# electricians jobs in nz



## art.malone

hello everyone,
hoping to move to nz shorly, all depending on the visa coming through  
i am an electrician by trade and am currently waiting on my assessment from the ewrb. the assessment will go towards getting my visa and then when i get to nz towards getting a provisional practicing licence. was wondering would anyone know how easy it to find and employer who will take someone on who has a provisional electricial licence? where would be the best place to look for a job? or would anybody have any info for someone in my situation?
thanks a million for any help.....


----------



## ClemClan

art.malone said:


> hello everyone,
> hoping to move to nz shorly, all depending on the visa coming through
> i am an electrician by trade and am currently waiting on my assessment from the ewrb. the assessment will go towards getting my visa and then when i get to nz towards getting a provisional practicing licence. was wondering would anyone know how easy it to find and employer who will take someone on who has a provisional electricial licence? where would be the best place to look for a job? or would anybody have any info for someone in my situation?
> thanks a million for any help.....


Hi there - NZ is need of tradesmen like you!
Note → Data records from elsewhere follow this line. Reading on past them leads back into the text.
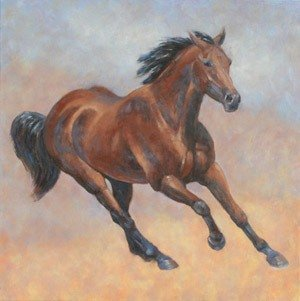 Quarter Horse  Action Study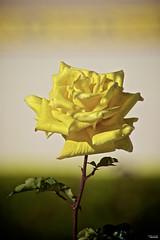 Yellow dew (Blas Torillo) Tags: puebla mxico mexico rosa rose amarillo yellow flor flower naturaleza nature belleza beauty roco dew amanecer daybreak fotografaprofesional professionalphotography fotgrafosmexicanos mexicanphotographers nikon d5200 nikond5200
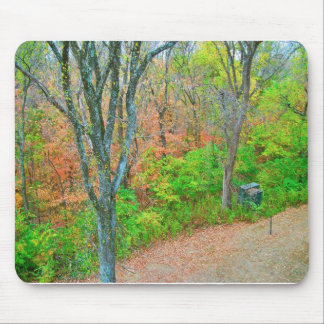Walk Into The Forest Mouse Pads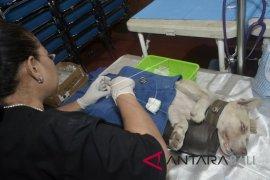 Distan Denpasar lakukan vaksinasi rabies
The best start to get your foot in the door would be to approach a trade agency and they will be able to give you all the information you need and 'put you out there' and help you to find work. Even if it's temporary to start with, it could lead to further opportunities. It's all about word of mouth and you finding your feet within a new country. 

It's not very often that you will see 'Electrician' wanted on job sites, therefore I feel this would be the best way of going about it.

I can recommend Trade Staff - you can contact them from England. They have offices in Christchurch, Auckland, Hamilton Etc. 

Tradestaff : Industrial Employment Solutions


Where are you moving to?

Good Luck


----------